My value strategy focuses on long positions by attempting to optimize for signal to noise ratio and identifying the types of response curves seen in both past and current data.
The basic ideas stem from my experience with multivariate time series analysis from other disciplines. I apologize if I don't use the correct terminology. I may also have what seem like obvious omissions due to not knowing what the metrics for certain stats are called here, so I definitely welcome any corrections!
I have so far used a qualitative synthesis approach to evaluate trends with this order:
1) Basic visual inspection of the trading price. I personally prefer Heikin Ashi over standard candle sticks but I don't think it is a significant enough improvement to warrant switching over if you prefer candle sticks. I would love Moomoo to add violin plots as an option so you can see both the price range as well as the difference in trade volume across the range. (Not something I have seen finance use; probably will write my own dashboard eventually)
2) I largely ignore the moving averages and prefer exponential moving averages. I like to keep the MA values there to be able to see how far it diverges from the EMA (but can't figure out how to have the text there but remove the lines 😅). The main advantage of EMA is that it gives less weight to data points the older they are (relative to the set duration) so infrequent or one-off noise events (e.g. 0% interest rates) don't impact the current value as much.
3) I have found a couple of secondary metrics in the app that I find helpful. EMV/EMVA helps by getting to that question of incorporating both trading volume as well as price. I quickly learned that price itself doesn't matter much if you don't account for what's going to happen with volume (e.g. short sellers, trying to liquidate when there are no buyers, etc). I use it as a very rough equivalent to eigenvalue analysis, so not exactly the intention. My general rule of thumb:
- if the value of either are approaching 0 from a negative value it indicates positive trend.
- if the value of either are approaching 0 from a positive value, it indicates negative trend.
DMA/DDD/DDDMA I use roughly as an equivalent to derivative (as in calculus 😅) analysis of the change over time. The interpretation changes based on the intervals you select. With the default settings, I evaluate it as if the DDD line is above the DDDMA line - that indicates a positive trend. And if DDDMA is above DDD - that points to a negative trend.
AR is the latest matric I have started to use and so least familiar with the general content. I use it as a proxy for a 2nd derivative analysis to get an idea about the volatility (e.g. the change in the change in value over time). I know it doesn't exactly fit well into the framework, so happy to have suggestions for that! Mathematically, I don't see the BR offering a better result for extra steps and I operate with a K.I.S.S. mindset to avoid over fitting. Roughly, when the AR wobbles around 80-120 or so I take that to mean the price of the stock isn't going to change drastically.
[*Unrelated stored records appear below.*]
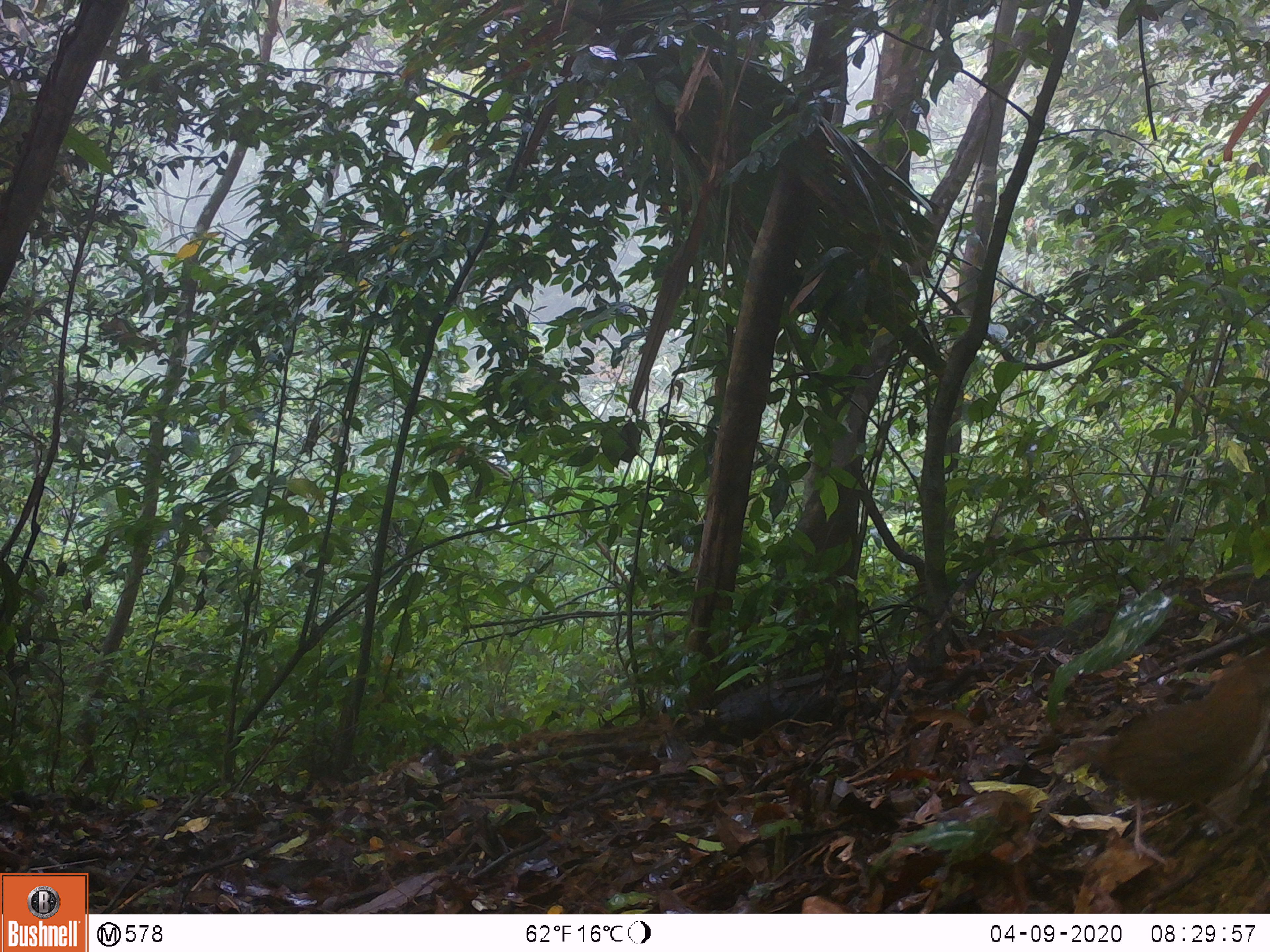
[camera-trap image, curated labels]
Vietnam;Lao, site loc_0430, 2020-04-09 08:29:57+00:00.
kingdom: Animalia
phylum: Chordata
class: Aves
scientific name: Aves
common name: bird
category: unidentified bird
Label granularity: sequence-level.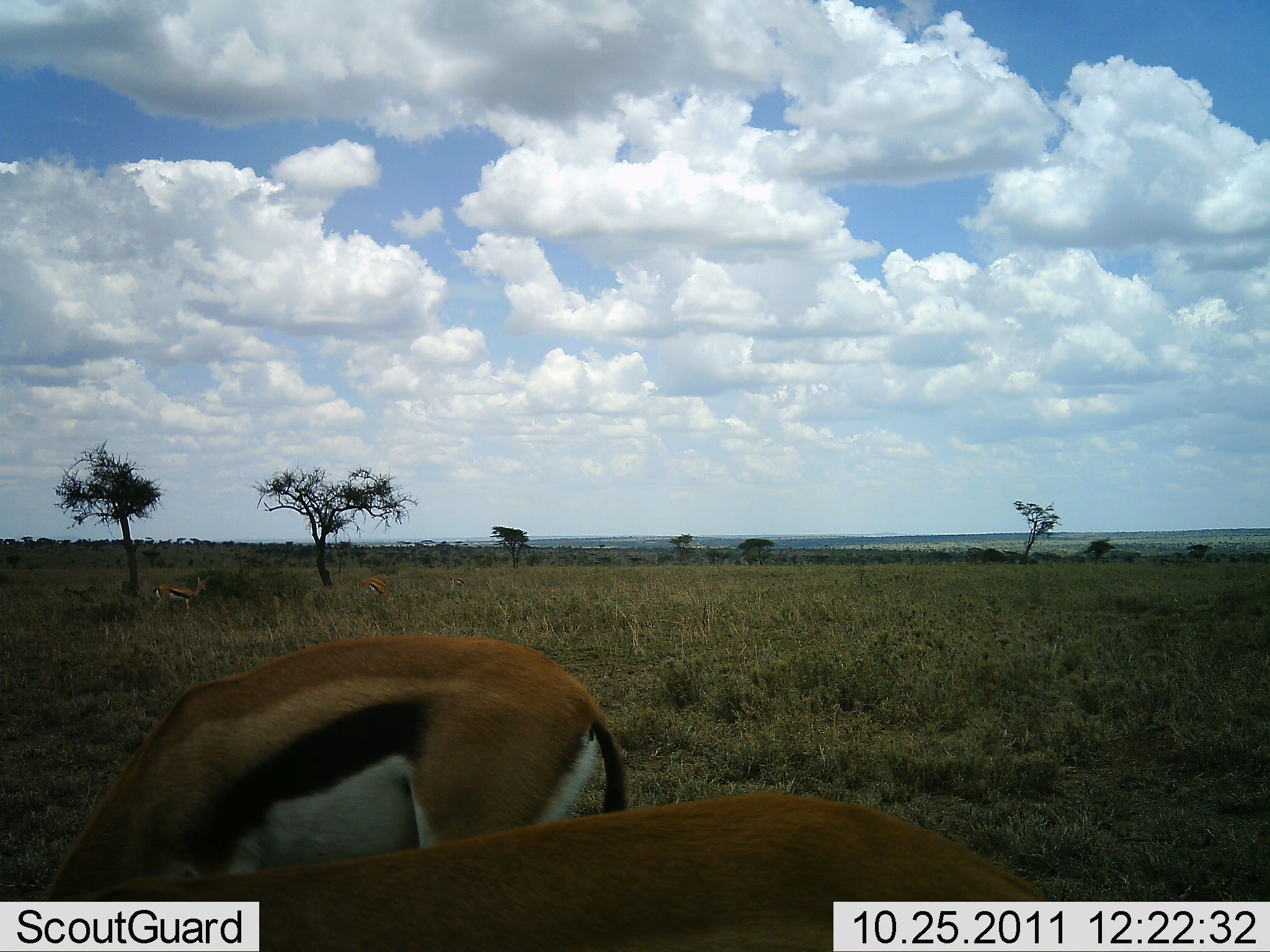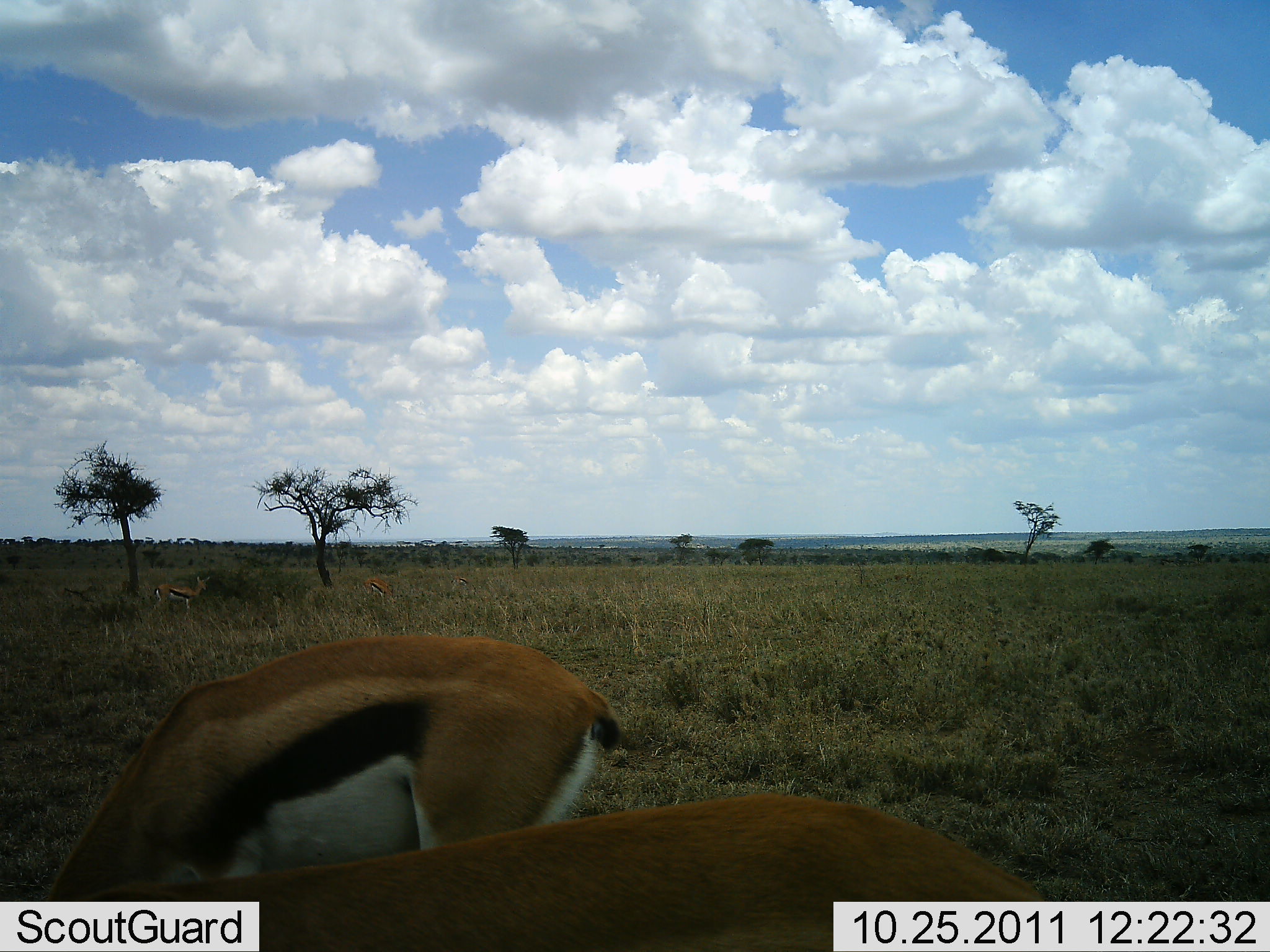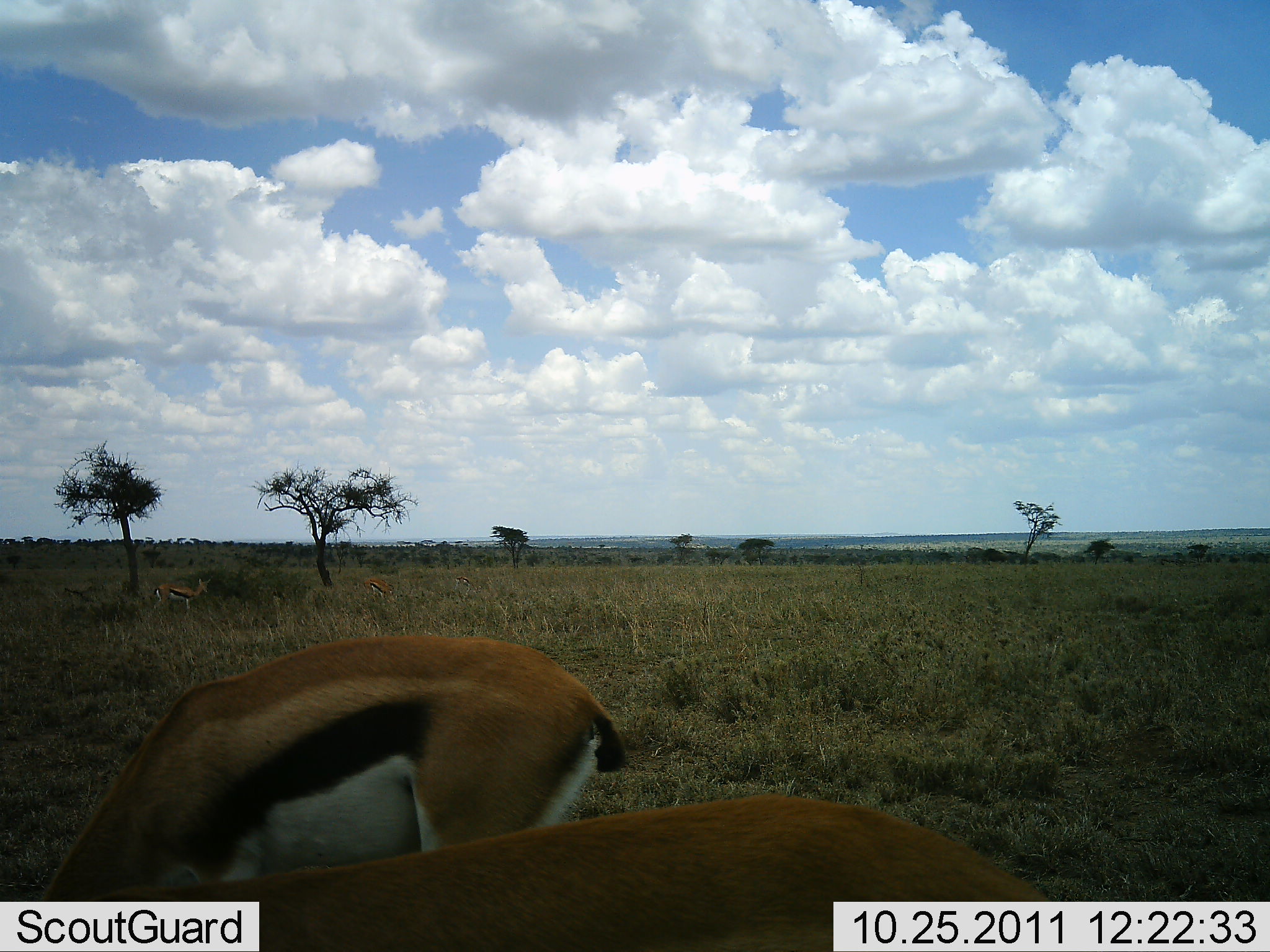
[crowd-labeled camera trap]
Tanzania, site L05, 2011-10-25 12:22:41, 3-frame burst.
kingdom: Animalia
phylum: Chordata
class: Mammalia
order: Artiodactyla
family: Bovidae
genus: Eudorcas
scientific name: Eudorcas thomsonii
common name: thomson's gazelle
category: gazellethomsons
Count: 2.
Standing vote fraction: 54%.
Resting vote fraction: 0%.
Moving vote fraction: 0%.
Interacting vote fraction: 0%.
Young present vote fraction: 0%.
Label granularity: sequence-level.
Theoretically, an AR > 150 can indicate a pending sell-off and an AR < 80 can indicate large buying volume but I haven't seen it empirically yet to attest to the reality of it.
I included the following data so you can decide for yourselves how well my qualitative interpretations fit the reality.
I know long trends aren't as fun as short swings, but hopefully the perspective of an outsider recently joining in the game can be helpful!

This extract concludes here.